Auto 2035, ACEA sfida Bruxelles: “Target irrealistico, serve flessibilità” - Affaritaliani.it

Auto e Motori

Ultimo aggiornamento: 07:45

Auto 2035, ACEA sfida Bruxelles: “Target irrealistico, serve flessibilità”

Nel confronto sul 2035 la UE valuta “tutte le tecnologie”, dagli e-fuel agli ibridi plug-in. ACEA avverte: obiettivo a zero emissioni irraggiungibile senza flessibilità e tempi realistici.

di Giovanni Alessi

Per una volta la discussione sull’auto del futuro entra nella vita quotidiana degli europei senza tecnicismi.

Da un lato c’è Bruxelles che ribadisce l’ambizione climatica, dall’altro l’industria che chiede di allargare il perimetro delle soluzioni. Il messaggio che filtra dai palazzi europei è chiaro: sono “al vaglio tutte le tecnologie”, non solo l’elettrico puro. Tradotto, gli e-fuel e gli ibridi plug-in tornano al centro del dialogo come strumenti per accompagnare il mercato verso la soglia del 2035 senza perdere pezzi lungo la strada.

Nel frattempo, i costruttori riuniti in ACEA mettono sul tavolo il tema più scomodo: con infrastrutture di ricarica a macchia di leopardo, costi energetici altalenanti e una domanda BEV ancora fragile in diversi Paesi, il target 2035 rischia di trasformarsi in un muro. La richiesta è di flessibilità: riconoscere un ruolo transitorio agli ibridi plug-in, definire standard chiari per i carburanti sintetici a bilancio CO₂ neutro, valorizzare le city-car elettriche e la produzione a basse emissioni lungo tutta la filiera. Non si tratta di frenare la transizione, sostengono le aziende, ma di renderla realizzabile.

La Commissione europea ascolta e mette i puntini sulle i: l’obiettivo climatico non si tocca, ma il percorso può essere ottimizzato. L’apertura agli e-fuel non è una concessione ideologica, bensì un cantiere regolatorio complesso che dovrà certificare l’effettivo impatto climatico del combustibile, dalla produzione all’uso. Lo stesso vale per gli ibridi plug-in: potranno avere un posto se i dati sull’utilizzo reale — percorrenze in elettrico, ricariche effettive, emissioni misurate su strada — dimostreranno benefici concreti. In altre parole, meno slogan e più metriche verificabili.

Sullo sfondo rimane il tema che decide tutto: i tempi del mercato. La corsa cinese sui veicoli elettrici spinge i prezzi verso il basso e alza l’asticella tecnologica; l’Europa, per non restare spettatrice, deve accelerare su ricarica ad alta potenza, batterie e materie prime, sostenendo al contempo l’offerta di elettriche accessibili. È qui che la proposta di una nuova categoria di piccole EV a costi contenuti, con incentivi mirati e regole smart, potrebbe fare la differenza. Meno burocrazia per chi produce in Europa, più colonnine dove servono davvero, tariffe intelligenti per ricaricare quando l’energia costa meno: sono tasselli che trasformano la visione in adozione di massa.

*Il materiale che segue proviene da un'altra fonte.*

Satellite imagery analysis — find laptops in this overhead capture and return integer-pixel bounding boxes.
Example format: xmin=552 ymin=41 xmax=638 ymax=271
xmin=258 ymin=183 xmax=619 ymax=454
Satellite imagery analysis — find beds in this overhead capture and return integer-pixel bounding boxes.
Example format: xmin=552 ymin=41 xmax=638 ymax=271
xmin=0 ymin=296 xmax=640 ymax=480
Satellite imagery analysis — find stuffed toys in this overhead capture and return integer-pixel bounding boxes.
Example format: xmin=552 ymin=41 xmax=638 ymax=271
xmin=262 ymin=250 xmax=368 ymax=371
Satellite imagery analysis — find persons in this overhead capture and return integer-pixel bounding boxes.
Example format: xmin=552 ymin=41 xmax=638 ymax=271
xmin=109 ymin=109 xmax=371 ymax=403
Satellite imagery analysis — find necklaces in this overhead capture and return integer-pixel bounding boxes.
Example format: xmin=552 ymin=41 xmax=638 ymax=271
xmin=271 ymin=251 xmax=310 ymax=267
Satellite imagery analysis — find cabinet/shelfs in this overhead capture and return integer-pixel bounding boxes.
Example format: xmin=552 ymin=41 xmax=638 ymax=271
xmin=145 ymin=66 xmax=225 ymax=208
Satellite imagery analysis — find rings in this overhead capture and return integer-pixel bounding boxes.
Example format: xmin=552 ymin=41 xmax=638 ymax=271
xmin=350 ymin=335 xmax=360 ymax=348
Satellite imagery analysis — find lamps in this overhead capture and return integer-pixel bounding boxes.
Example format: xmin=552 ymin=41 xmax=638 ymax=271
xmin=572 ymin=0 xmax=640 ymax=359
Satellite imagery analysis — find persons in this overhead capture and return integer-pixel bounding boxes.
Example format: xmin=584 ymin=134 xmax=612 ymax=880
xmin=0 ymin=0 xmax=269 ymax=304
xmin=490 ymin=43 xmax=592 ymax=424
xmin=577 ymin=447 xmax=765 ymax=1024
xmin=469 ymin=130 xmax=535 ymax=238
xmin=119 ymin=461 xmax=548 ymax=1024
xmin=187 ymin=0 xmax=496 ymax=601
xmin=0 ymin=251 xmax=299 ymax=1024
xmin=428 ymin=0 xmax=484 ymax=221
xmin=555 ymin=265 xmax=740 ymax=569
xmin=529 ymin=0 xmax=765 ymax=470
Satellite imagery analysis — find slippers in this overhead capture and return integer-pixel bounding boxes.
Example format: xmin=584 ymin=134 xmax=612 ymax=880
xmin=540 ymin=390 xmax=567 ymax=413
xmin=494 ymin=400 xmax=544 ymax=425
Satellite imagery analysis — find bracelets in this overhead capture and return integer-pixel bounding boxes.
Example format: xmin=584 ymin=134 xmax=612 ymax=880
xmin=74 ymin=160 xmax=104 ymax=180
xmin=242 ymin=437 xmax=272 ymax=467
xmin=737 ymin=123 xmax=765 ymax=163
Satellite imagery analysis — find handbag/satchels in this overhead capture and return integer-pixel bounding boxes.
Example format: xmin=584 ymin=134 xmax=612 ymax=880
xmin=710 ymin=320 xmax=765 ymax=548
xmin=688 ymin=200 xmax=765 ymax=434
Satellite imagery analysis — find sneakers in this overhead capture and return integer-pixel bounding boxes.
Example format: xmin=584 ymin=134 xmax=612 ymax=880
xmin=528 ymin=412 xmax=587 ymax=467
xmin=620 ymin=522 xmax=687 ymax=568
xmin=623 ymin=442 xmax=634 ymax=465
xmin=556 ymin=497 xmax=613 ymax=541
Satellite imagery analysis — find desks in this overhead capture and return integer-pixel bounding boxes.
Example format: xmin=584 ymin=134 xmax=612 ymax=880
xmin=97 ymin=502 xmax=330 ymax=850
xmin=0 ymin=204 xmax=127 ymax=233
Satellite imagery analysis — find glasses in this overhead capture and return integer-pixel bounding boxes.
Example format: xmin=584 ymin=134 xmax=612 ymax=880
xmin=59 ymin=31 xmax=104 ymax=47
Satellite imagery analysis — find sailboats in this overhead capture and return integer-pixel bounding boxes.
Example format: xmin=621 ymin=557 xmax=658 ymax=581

Gli e-fuel, intanto, dividono. Per l’industria sono una valvola di sicurezza per flotte, nicchie ad alte prestazioni e per il parco circolante che non scomparirà nel 2035. Per gli ambientalisti, rischiano di diluire gli investimenti sul full electric e di ritardare il taglio delle emissioni nel trasporto di tutti i giorni. La verità, come spesso accade, sta nella scala: se i volumi restano limitati e ben regolati, gli e-fuel possono essere un alleato di transizione; se diventano un alibi, la strada verso il clima neutro si fa tortuosa.

E gli ibridi plug-in? Tecnologicamente hanno compiuto passi avanti, con autonomie elettriche più ampie e logiche di gestione più efficienti. Ma la loro credibilità dipende dall’uso reale: senza una rete di ricarica capillare e convenienti strumenti di tariffazione, la promessa di viaggiare a zero emissioni in città rischia di restare sulla carta. Per questo la partita non è solo industriale: è politica e infrastrutturale.

Alla fine, il bivio europeo è meno ideologico di quanto sembri. L’auto del 2035 non sarà figlia di una singola tecnologia, ma di un ecosistema coerente in cui BEV, PHEV ed eventualmente e-fuel contribuiscono  con regole chiare e misurabili  a un obiettivo comune. Se l’Unione manterrà l’ambizione climatica e ascolterà i dati, non gli alibi, la transizione potrà essere non solo giusta, ma anche competitiva. È questa la sfida che l’Europa non può permettersi di perdere: trasformare la promessa in mobilità reale, senza lasciare indietro consumatori, imprese e territori.